Меня затрясло. Мысли в голове путались. Я вспомнила тот день в саду: яркое солнце, высокая трава, как она плакала – и ее похороны.
– Ее не смогли спасти…
Доктор был бледен.
– Мы теперь многое можем, Хейя.
– Мне только двадцать восемь, а вы говорите, что у меня смертельная болезнь?
– У тебя та же самая болезнь.
– Она умерла в сорок семь! – закричала я.
– У тебя, наверное, шок. Позвонить твоим родителям?
– Нет! Даже не смейте!
Я все еще дрожала.
– Но с ребенком-то все нормально?
Доктор не хотел говорить, однако пришлось. Мой ребенок был нежизнеспособен. Вот так он сказал – «нежизнеспособен». И нужно прервать беременность как можно скорее, потому что срок уже большой.
Помню Танины слова: «Не бойся, Хейя, милая. Слезы иногда нужны. Из них вырастает новая жизнь».
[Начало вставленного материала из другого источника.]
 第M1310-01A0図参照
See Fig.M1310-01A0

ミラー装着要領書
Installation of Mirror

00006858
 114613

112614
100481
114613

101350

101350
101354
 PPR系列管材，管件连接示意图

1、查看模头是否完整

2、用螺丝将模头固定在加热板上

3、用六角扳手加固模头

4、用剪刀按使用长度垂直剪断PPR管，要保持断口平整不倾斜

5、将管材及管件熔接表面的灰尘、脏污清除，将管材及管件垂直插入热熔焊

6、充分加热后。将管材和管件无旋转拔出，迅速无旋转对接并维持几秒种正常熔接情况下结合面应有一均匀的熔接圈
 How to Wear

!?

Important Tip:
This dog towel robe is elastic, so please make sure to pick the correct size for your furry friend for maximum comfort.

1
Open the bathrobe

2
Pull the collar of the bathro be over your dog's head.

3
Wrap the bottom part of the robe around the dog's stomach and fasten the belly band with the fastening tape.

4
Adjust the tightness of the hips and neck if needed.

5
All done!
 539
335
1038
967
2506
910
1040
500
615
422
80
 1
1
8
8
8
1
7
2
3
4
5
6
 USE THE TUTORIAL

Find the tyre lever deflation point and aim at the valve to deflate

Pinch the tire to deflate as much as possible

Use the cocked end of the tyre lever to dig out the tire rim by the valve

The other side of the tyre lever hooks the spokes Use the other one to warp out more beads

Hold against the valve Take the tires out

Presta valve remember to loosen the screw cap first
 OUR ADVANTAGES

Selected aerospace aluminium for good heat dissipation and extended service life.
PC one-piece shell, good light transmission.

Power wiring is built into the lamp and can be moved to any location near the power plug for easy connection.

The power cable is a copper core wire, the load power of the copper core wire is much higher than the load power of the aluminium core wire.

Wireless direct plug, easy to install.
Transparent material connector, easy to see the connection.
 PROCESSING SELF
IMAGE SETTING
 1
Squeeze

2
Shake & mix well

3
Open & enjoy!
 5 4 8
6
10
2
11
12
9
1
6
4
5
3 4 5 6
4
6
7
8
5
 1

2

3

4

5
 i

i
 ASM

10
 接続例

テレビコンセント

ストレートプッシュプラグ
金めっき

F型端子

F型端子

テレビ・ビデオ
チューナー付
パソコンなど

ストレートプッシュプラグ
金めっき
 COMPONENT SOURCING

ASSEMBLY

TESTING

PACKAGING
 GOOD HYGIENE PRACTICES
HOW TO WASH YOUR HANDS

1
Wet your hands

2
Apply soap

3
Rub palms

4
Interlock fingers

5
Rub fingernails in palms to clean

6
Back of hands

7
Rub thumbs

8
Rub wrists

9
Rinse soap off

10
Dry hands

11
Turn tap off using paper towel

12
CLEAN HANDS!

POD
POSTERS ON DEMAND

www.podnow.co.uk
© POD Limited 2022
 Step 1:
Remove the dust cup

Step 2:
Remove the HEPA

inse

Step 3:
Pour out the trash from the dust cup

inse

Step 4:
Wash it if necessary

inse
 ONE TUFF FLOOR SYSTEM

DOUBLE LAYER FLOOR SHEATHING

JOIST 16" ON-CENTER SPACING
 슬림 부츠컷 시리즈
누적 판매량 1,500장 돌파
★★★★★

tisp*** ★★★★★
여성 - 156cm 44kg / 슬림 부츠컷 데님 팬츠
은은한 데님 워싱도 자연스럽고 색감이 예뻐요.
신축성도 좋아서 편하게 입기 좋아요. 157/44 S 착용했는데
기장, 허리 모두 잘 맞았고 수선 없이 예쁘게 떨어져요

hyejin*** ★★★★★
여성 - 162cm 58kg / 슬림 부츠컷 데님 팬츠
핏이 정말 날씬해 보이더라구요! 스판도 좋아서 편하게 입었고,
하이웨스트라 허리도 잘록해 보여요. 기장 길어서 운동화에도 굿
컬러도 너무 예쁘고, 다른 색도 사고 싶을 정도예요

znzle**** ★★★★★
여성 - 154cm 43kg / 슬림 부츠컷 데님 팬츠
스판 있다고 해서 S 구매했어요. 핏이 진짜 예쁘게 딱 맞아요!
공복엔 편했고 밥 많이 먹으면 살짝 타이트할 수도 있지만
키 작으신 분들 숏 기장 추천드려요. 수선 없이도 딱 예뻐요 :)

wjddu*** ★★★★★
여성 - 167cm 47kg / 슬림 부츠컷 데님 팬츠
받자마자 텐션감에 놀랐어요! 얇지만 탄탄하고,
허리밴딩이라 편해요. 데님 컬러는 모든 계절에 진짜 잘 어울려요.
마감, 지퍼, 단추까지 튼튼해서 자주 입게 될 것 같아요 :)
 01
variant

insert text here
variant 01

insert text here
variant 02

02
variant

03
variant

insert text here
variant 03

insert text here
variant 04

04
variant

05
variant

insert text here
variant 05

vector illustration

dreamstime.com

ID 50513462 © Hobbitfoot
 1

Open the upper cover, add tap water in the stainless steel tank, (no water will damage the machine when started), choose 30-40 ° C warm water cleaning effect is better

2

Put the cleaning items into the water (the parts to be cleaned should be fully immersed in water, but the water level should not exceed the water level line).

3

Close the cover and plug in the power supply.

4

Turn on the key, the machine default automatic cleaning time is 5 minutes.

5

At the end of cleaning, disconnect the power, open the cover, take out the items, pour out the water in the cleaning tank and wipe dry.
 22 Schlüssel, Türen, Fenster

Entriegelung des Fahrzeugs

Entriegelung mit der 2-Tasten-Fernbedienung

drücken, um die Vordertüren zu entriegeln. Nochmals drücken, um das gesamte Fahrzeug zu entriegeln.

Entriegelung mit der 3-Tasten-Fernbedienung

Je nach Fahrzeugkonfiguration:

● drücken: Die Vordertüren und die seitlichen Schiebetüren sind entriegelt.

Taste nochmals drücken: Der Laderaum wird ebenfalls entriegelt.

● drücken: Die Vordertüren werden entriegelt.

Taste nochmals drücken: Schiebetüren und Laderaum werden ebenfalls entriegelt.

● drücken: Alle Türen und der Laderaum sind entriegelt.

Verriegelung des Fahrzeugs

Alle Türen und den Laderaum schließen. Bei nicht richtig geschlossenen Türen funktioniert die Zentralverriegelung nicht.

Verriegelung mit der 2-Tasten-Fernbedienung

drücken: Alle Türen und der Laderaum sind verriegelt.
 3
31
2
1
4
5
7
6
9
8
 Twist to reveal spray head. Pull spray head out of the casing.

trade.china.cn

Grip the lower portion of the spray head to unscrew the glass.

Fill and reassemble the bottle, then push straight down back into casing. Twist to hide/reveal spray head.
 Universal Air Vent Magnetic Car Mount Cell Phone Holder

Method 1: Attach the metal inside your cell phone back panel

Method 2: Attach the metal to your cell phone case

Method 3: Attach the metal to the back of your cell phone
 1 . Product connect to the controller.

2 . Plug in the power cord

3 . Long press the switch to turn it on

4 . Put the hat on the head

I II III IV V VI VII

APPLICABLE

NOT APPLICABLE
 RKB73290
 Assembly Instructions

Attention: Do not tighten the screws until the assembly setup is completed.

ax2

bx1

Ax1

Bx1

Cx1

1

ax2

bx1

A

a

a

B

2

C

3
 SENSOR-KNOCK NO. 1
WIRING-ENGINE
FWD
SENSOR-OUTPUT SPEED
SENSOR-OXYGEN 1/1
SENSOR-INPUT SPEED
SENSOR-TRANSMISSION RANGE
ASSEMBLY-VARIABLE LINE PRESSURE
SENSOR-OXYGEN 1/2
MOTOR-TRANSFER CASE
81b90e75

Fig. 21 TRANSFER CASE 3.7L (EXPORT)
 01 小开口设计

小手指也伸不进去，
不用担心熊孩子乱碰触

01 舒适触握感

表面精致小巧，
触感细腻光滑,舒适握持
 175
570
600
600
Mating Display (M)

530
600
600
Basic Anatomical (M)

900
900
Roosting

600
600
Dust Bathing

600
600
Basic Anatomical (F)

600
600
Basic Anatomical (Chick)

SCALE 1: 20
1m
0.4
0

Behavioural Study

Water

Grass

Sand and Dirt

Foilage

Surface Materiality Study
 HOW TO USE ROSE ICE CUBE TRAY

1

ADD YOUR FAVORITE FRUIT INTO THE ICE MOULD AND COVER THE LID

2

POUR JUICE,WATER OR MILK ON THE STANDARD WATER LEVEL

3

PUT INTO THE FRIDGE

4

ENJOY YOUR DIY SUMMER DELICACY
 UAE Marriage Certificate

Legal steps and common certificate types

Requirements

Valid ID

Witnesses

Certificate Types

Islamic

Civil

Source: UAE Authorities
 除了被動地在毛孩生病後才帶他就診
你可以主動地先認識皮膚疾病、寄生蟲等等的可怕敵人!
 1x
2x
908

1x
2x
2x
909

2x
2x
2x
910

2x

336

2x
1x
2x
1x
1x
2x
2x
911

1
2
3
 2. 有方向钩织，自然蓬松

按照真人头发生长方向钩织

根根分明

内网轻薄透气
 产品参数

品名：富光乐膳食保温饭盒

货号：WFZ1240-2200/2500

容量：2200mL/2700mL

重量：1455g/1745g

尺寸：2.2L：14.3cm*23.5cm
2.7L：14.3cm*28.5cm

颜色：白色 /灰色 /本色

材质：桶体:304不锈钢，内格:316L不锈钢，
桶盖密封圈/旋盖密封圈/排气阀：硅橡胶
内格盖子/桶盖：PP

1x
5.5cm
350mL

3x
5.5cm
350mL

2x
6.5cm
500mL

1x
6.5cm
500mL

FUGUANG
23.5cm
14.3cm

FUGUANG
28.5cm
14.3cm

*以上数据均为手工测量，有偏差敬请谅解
Новая жизнь? Я носила в себе новую жизнь, но вместе с ней носила и ген ее смерти. Он был во мне с самого начала, с самого рождения, был тогда в саду, был, когда я встретила Маркуса, и есть сейчас. И означало это, что нашего ребенка придется убить. В тот же день в кабинете у доктора я подписала согласие на аборт. И никто меня не поддержал, никому я не могла рассказать. Доктор упрашивал меня позвать родителей, – хотя бы посидеть рядом, когда я проснусь после наркоза. Эта минута, говорил он, самая тяжелая. Я не стала. Он давал мне сильные транквилизаторы, чтобы смягчить ужас того дня – и последующих дней.
Ну почему я не рассказала обо всем Маркусу, когда он стоял у меня на пороге и говорил, что больше мы не увидимся! Пусть бы знал: Билли – не первый его ребенок. Пусть бы знал о нашем бедном малыше, которого пришлось убить.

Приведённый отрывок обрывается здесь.